-- DATA PROVIDED --

::::

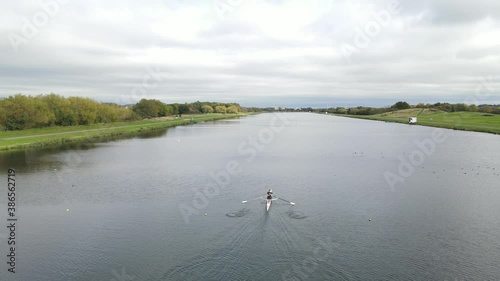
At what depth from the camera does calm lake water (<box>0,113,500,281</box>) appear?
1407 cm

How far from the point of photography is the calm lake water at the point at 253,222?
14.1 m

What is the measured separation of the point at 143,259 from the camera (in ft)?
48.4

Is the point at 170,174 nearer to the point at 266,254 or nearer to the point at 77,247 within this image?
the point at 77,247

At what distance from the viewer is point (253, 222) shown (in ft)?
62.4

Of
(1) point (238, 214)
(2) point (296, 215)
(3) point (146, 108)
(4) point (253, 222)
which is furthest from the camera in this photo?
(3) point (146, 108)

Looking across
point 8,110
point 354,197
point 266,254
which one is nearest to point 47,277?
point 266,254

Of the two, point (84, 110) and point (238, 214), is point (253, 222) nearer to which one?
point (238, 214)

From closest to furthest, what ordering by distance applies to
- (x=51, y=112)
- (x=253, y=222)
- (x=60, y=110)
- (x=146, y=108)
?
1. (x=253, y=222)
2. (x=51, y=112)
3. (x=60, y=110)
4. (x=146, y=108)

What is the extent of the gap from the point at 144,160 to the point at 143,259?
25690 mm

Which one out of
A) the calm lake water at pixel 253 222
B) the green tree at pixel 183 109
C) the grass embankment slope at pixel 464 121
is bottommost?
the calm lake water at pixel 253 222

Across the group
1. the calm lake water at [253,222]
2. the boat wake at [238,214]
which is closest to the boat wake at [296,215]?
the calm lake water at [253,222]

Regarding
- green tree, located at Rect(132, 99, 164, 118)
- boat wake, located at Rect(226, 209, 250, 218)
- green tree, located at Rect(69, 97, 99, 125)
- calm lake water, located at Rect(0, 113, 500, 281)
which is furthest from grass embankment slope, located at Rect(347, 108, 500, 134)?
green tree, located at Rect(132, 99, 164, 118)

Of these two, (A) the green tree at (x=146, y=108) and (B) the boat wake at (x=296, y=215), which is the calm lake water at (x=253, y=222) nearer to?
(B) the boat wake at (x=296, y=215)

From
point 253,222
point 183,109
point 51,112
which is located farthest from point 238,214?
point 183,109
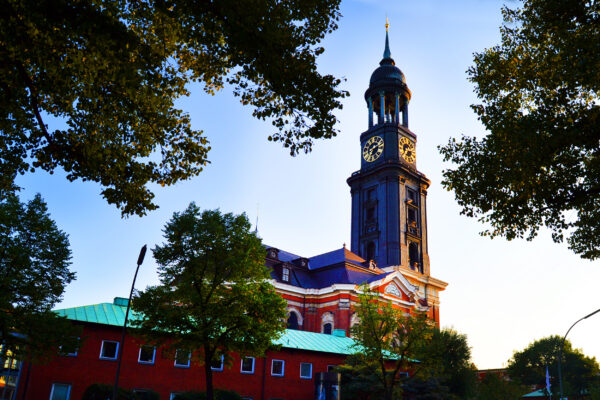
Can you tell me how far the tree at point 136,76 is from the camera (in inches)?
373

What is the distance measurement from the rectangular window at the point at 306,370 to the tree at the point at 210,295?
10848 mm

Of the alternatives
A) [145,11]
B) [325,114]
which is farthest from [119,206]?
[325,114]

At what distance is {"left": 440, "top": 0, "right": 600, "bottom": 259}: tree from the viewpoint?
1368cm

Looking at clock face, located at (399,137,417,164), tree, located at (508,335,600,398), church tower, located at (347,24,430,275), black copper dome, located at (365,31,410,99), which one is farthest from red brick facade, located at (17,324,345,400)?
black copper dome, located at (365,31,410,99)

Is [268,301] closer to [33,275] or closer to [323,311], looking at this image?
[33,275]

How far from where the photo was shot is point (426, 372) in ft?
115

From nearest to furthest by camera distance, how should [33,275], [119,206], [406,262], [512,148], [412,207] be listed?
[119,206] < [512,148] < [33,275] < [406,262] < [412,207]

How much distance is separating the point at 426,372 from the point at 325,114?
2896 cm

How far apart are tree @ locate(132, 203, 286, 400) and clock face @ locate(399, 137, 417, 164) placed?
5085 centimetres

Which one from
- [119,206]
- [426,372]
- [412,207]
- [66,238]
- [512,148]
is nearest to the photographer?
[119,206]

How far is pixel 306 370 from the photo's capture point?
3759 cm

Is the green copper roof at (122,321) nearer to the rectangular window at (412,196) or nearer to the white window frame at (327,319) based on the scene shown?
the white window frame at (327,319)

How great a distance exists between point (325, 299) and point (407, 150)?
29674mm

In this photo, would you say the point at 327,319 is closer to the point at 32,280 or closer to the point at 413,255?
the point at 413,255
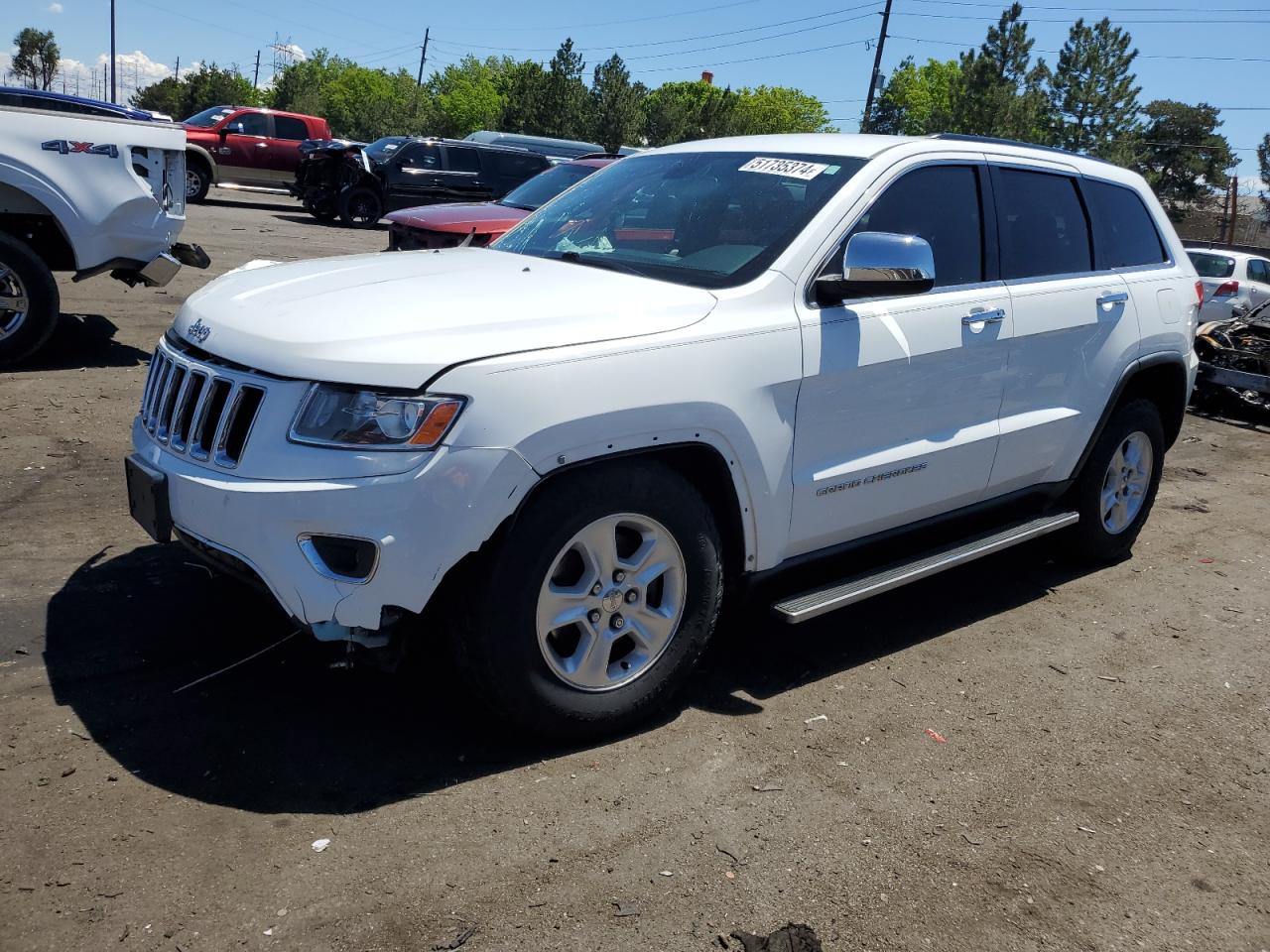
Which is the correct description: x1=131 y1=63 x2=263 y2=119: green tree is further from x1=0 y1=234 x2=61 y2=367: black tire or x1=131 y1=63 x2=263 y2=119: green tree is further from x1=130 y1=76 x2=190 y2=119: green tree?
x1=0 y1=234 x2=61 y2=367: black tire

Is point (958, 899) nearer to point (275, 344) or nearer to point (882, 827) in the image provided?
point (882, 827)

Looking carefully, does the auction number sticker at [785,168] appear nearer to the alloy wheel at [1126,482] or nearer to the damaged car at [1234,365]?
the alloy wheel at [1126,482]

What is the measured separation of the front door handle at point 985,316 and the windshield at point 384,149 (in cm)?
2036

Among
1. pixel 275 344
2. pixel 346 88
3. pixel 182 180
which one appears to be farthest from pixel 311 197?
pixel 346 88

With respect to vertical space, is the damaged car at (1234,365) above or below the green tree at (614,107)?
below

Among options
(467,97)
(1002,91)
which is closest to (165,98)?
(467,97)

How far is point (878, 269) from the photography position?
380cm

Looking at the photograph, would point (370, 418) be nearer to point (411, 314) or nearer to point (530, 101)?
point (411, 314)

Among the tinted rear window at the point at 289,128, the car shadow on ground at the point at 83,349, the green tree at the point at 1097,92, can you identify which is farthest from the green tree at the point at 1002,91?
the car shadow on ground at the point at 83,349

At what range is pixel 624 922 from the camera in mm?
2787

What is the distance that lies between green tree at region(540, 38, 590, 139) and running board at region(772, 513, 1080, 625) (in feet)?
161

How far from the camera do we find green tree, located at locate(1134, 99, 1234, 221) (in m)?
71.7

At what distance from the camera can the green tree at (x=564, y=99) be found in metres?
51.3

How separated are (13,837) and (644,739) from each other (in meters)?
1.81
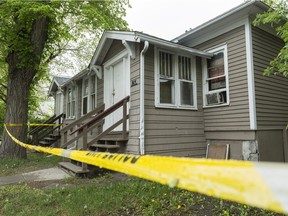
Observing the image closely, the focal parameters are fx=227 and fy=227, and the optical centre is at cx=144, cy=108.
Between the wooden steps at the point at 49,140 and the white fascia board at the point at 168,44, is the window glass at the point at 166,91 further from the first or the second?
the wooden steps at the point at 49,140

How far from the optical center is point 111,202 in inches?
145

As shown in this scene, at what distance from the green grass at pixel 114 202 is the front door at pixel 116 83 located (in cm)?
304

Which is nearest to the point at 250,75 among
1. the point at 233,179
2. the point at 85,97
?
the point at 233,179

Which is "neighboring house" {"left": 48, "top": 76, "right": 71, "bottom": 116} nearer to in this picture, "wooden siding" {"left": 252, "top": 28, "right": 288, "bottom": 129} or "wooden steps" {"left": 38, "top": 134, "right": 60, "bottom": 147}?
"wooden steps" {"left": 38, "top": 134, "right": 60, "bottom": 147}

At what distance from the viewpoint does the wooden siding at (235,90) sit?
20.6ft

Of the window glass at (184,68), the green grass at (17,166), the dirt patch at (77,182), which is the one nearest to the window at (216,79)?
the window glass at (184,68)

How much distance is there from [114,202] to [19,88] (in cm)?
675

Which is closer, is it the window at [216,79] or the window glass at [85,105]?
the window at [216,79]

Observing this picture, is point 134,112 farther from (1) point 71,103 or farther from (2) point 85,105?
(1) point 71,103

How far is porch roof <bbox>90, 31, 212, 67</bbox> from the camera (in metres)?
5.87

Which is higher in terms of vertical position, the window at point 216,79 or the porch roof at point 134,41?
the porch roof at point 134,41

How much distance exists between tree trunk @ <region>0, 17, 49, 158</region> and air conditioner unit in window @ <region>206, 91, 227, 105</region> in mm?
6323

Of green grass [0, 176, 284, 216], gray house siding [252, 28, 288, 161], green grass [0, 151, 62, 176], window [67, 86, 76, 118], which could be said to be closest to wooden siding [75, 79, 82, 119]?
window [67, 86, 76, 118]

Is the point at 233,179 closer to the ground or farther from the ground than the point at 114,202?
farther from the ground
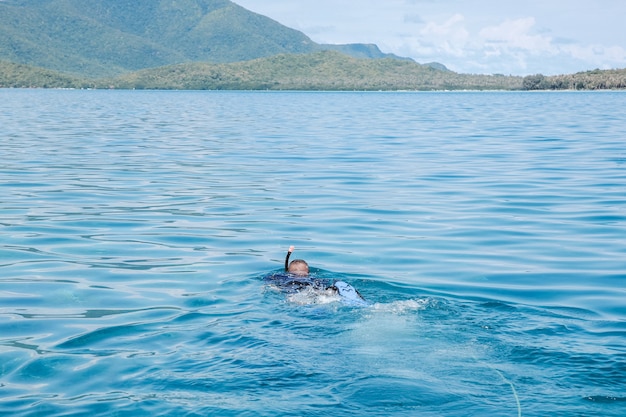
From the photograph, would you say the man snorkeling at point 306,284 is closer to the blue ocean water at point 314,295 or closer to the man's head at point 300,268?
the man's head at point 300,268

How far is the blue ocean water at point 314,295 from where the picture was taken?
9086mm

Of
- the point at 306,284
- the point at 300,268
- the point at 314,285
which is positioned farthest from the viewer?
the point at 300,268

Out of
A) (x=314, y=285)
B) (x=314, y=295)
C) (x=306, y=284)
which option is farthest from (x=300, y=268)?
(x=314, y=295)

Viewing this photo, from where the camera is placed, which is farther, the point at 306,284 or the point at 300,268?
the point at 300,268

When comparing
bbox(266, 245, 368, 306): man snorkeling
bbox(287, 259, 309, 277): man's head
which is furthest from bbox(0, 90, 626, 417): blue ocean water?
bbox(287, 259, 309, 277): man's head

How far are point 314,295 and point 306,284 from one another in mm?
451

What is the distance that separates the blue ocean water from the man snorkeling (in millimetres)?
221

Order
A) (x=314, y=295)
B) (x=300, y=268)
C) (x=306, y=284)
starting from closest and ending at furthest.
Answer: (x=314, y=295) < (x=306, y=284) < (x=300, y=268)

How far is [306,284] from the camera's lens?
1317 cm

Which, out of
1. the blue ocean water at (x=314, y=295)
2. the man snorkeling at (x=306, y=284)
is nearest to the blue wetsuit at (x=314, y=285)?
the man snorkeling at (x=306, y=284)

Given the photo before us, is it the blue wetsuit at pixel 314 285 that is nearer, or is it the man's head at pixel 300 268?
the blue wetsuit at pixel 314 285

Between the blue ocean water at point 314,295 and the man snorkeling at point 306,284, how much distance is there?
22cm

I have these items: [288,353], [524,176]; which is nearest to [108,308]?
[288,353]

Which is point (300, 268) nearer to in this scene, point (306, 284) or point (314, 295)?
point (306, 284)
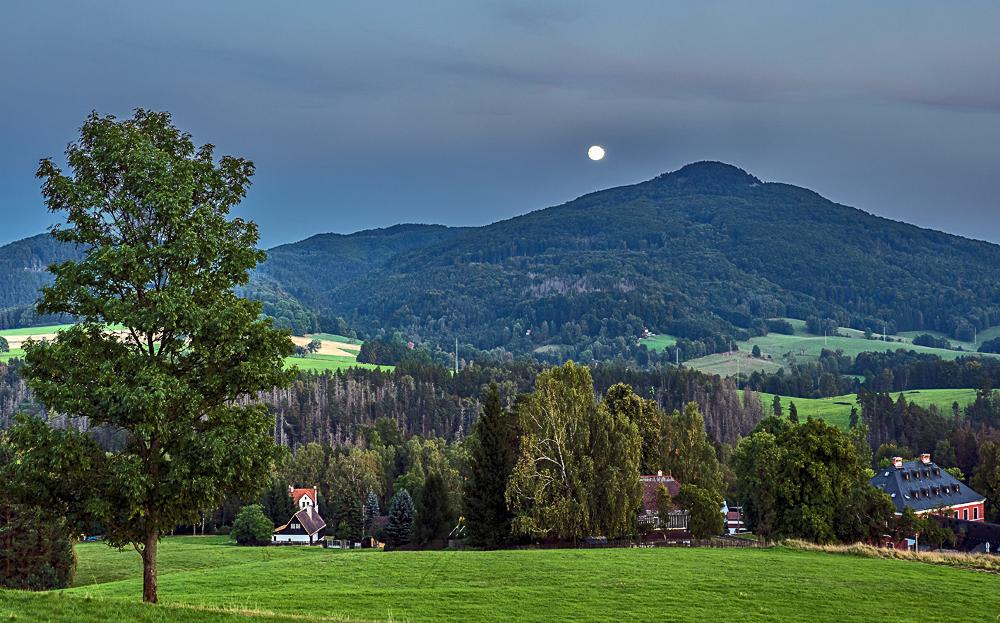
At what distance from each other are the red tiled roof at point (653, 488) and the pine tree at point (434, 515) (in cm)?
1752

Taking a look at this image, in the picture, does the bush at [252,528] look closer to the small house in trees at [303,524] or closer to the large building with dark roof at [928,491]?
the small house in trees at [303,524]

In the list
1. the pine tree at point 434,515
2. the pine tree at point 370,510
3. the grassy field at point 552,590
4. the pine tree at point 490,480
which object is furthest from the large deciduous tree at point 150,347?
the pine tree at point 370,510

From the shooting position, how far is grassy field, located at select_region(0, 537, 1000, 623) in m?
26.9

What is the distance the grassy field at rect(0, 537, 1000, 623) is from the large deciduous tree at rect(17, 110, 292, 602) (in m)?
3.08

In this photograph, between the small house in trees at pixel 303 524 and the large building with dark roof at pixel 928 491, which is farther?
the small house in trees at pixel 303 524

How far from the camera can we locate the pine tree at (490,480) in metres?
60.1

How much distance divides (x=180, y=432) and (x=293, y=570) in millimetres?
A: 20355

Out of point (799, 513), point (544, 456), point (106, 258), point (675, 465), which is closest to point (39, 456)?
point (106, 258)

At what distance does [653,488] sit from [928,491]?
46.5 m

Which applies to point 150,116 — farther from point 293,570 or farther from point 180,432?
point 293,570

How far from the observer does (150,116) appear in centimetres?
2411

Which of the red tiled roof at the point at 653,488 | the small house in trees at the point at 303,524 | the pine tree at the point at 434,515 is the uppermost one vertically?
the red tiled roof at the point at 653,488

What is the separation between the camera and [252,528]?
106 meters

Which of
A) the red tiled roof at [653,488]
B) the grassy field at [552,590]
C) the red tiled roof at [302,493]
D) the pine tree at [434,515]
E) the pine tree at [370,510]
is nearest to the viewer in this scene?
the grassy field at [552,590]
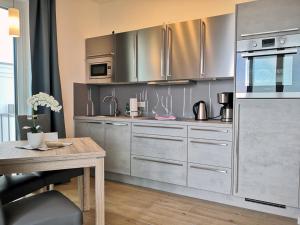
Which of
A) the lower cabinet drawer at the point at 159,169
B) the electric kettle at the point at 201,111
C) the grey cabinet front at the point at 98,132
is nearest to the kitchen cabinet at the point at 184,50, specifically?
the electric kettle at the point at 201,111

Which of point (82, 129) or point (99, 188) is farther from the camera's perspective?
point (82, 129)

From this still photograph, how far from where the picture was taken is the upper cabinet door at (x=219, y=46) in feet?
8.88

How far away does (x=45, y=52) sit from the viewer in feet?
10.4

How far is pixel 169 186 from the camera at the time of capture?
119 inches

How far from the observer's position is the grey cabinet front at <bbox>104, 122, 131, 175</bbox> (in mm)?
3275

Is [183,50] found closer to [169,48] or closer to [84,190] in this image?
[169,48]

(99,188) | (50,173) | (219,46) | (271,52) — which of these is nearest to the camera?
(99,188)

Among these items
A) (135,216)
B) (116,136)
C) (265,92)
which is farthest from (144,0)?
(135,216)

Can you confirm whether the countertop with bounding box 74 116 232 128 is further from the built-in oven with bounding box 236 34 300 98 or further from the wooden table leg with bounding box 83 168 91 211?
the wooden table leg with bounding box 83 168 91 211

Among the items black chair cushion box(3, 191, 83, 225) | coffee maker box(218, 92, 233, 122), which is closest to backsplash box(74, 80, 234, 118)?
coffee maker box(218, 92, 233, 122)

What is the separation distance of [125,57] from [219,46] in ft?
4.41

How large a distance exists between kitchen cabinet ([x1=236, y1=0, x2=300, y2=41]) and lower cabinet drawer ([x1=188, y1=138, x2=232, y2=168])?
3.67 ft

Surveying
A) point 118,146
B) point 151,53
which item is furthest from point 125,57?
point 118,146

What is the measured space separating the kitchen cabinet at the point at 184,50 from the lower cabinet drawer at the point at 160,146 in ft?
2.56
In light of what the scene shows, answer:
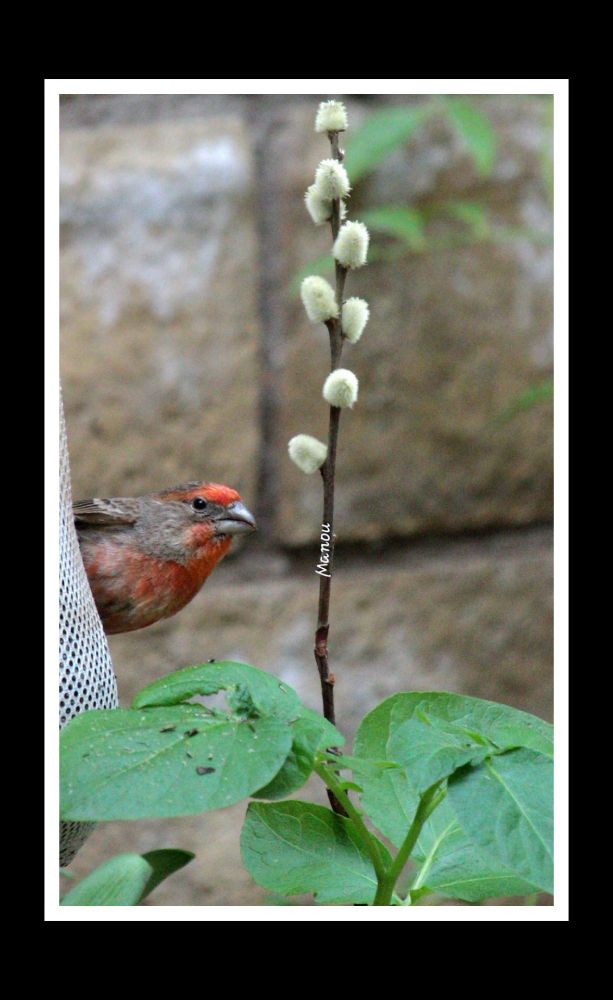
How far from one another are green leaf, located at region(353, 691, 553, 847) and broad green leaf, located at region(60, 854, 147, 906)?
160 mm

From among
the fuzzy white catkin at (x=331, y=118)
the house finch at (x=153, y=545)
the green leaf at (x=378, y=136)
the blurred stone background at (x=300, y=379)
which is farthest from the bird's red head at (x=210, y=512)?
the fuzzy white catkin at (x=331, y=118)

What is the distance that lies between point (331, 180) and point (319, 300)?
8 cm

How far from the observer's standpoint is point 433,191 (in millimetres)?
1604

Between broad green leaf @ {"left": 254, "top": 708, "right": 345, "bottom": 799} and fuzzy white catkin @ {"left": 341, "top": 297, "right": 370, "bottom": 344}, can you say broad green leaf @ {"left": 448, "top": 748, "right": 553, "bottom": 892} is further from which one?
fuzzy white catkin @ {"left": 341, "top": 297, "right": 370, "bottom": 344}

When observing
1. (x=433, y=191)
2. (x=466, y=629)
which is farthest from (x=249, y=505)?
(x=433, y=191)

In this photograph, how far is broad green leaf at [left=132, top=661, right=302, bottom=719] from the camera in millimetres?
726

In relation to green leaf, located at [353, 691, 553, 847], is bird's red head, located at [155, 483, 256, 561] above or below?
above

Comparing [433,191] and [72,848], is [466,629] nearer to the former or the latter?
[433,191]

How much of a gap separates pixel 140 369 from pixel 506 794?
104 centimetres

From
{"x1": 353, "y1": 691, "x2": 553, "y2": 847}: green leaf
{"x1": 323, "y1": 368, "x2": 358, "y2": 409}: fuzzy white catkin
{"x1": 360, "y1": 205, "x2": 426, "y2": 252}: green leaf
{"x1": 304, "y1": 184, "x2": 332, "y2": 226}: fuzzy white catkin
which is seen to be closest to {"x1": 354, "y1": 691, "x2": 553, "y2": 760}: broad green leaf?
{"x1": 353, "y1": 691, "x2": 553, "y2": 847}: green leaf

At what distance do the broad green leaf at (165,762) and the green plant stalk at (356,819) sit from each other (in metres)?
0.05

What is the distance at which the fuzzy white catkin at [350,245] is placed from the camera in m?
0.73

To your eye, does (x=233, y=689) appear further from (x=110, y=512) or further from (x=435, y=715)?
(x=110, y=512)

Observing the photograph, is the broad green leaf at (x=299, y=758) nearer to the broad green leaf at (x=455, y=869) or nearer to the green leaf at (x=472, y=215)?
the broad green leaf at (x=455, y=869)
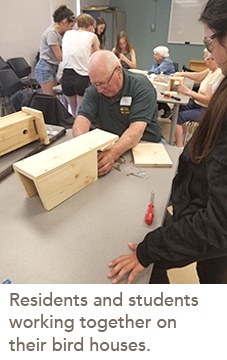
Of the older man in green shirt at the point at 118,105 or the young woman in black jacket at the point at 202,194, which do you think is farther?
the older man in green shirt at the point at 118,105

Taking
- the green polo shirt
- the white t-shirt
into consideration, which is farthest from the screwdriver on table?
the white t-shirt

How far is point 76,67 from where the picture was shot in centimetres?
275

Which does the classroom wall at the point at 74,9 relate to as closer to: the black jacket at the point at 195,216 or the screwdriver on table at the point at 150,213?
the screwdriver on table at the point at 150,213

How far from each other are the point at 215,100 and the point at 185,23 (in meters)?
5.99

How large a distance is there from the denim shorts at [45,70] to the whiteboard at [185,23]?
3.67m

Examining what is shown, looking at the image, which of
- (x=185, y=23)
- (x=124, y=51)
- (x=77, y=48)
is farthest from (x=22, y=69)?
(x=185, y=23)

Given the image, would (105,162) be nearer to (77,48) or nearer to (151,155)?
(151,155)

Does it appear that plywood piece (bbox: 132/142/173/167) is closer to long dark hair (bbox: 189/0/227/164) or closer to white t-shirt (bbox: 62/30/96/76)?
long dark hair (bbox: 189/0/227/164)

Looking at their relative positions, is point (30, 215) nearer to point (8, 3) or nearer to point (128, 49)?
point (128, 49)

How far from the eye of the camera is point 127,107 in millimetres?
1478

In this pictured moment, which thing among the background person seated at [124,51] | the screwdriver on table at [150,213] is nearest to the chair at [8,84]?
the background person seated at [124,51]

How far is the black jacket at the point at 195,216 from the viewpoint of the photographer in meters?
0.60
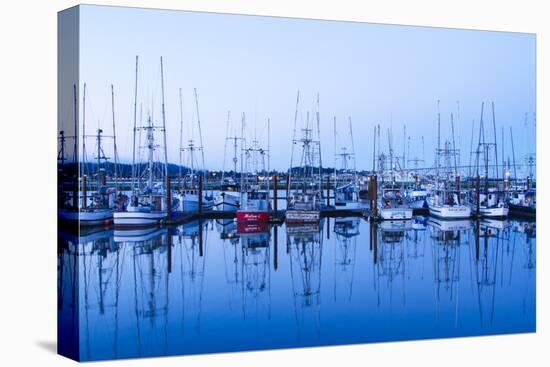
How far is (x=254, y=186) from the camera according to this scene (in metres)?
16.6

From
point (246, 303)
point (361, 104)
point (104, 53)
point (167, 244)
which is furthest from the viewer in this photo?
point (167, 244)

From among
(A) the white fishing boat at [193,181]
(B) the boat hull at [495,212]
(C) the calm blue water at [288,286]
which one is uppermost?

::::

-- YOUR OBJECTIVE --
Reproduce the listing from the line containing "Comparing [433,191] and" through the line containing "104 centimetres", substituting "distance" for "gap" and keeping everything else the same.

-- ANSWER TO THIS PROBLEM --
Comparing [433,191] and [72,848], is [466,629] nearer to the former or the latter?
[433,191]

How much of a distance separates pixel 140 369 from pixel 506 794?
104 centimetres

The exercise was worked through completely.